---------- Material for the task ----------

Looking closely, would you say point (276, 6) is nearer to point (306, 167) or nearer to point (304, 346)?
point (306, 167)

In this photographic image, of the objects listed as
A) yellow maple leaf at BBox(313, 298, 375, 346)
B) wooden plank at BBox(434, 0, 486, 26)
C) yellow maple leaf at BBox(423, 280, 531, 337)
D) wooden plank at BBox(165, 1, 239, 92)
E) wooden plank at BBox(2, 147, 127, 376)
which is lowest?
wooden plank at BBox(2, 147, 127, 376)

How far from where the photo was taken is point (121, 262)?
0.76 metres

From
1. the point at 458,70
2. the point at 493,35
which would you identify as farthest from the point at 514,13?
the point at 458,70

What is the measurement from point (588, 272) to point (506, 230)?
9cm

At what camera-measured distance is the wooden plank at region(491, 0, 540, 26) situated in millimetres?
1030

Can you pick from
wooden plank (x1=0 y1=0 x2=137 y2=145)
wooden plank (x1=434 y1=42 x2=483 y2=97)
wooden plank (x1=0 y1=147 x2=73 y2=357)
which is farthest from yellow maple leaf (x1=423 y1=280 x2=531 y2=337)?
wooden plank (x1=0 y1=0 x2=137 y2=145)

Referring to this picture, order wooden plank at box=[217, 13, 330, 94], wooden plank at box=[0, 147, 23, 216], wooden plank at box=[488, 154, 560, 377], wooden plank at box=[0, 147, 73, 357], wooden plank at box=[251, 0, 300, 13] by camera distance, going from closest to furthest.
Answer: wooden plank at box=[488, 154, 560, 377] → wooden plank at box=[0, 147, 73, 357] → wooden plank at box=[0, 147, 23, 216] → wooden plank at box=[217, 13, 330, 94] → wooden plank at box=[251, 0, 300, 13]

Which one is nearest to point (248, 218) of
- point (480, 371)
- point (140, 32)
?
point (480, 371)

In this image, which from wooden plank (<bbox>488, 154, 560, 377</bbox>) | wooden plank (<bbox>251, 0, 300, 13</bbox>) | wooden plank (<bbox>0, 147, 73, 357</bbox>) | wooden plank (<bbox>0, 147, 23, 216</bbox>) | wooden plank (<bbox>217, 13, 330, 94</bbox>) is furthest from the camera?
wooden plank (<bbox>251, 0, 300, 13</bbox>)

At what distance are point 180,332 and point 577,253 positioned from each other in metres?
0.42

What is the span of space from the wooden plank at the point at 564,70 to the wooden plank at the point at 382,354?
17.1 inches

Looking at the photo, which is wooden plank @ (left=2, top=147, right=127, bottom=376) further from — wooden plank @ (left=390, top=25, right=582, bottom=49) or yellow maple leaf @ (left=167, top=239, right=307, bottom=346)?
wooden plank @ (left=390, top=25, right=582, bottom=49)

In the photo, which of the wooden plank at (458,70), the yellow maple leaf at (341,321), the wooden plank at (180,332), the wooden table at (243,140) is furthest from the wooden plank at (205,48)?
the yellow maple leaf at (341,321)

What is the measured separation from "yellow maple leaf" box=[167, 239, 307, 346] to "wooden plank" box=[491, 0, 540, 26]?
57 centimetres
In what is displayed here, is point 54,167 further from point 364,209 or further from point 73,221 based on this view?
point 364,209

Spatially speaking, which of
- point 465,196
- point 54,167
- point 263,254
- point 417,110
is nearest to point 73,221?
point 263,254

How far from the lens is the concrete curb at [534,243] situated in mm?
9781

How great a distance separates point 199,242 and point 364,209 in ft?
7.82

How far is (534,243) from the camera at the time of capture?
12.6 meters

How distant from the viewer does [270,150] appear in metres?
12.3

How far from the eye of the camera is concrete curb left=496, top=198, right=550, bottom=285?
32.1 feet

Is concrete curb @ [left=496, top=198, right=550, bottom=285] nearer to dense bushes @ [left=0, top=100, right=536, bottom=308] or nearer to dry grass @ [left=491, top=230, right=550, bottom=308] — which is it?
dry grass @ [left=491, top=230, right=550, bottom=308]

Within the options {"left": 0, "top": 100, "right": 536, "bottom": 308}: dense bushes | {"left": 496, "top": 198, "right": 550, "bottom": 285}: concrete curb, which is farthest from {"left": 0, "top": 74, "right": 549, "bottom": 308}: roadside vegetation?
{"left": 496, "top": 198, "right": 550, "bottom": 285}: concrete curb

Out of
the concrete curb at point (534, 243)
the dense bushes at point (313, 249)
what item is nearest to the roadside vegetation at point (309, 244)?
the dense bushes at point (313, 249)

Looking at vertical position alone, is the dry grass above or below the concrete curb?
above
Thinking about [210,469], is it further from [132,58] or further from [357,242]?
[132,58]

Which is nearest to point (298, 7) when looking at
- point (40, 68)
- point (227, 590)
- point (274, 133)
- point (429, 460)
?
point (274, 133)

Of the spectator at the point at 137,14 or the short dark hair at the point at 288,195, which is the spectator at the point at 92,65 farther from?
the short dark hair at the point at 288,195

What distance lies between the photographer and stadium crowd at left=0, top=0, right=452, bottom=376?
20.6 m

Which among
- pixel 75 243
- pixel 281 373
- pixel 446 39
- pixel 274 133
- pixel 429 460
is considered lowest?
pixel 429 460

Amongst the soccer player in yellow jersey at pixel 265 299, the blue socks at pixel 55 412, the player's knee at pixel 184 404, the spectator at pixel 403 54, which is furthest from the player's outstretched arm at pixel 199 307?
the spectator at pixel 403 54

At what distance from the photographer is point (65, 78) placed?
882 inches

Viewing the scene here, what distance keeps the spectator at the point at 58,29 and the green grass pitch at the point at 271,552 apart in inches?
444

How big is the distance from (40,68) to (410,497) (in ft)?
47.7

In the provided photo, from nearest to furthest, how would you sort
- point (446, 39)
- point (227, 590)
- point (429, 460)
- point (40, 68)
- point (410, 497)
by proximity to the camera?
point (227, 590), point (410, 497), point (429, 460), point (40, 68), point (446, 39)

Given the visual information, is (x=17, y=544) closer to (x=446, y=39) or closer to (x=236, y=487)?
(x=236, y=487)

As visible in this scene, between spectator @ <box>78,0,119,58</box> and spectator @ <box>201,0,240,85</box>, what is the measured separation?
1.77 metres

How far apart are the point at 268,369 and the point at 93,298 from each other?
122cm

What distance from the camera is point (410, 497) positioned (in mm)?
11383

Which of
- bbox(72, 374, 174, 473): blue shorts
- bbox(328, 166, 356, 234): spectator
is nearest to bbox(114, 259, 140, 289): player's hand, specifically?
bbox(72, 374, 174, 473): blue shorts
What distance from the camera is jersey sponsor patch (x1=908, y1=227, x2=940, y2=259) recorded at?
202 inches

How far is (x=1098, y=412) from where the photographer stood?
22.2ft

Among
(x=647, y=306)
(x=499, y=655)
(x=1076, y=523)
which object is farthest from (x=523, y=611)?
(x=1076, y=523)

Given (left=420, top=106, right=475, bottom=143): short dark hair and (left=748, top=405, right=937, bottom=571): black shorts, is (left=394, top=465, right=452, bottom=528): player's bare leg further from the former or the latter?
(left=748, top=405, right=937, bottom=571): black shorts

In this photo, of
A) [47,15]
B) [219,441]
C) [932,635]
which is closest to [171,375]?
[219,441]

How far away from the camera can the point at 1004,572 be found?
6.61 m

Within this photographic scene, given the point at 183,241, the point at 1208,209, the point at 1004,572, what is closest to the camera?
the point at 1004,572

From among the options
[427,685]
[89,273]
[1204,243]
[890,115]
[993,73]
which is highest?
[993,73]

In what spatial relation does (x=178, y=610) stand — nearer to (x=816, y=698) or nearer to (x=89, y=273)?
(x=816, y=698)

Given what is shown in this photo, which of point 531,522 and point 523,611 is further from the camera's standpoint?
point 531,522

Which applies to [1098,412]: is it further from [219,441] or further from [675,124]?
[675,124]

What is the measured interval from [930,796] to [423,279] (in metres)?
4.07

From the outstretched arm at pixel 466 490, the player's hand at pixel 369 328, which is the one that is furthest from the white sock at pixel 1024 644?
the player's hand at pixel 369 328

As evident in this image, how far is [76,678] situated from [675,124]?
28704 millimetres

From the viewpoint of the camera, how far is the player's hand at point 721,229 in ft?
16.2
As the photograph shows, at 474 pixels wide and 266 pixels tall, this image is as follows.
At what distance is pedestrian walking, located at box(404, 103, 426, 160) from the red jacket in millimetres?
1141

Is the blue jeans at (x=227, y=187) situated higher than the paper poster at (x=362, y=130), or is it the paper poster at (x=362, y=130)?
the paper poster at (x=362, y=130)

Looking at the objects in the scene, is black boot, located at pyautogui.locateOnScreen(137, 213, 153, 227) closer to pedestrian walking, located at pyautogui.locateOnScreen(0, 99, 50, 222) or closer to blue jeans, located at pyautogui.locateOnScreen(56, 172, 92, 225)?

----------

* Problem description
Copy out the part of the records that opens with the line containing "Referring to this" and closes with the line containing "Answer: wooden plank", changing nothing.

* Exercise answer
Referring to this picture, order wooden plank at box=[217, 13, 330, 94], wooden plank at box=[0, 147, 23, 216], wooden plank at box=[488, 154, 560, 377], wooden plank at box=[0, 147, 73, 357], wooden plank at box=[251, 0, 300, 13] by camera distance, going from closest to furthest.
Answer: wooden plank at box=[488, 154, 560, 377] → wooden plank at box=[0, 147, 73, 357] → wooden plank at box=[0, 147, 23, 216] → wooden plank at box=[217, 13, 330, 94] → wooden plank at box=[251, 0, 300, 13]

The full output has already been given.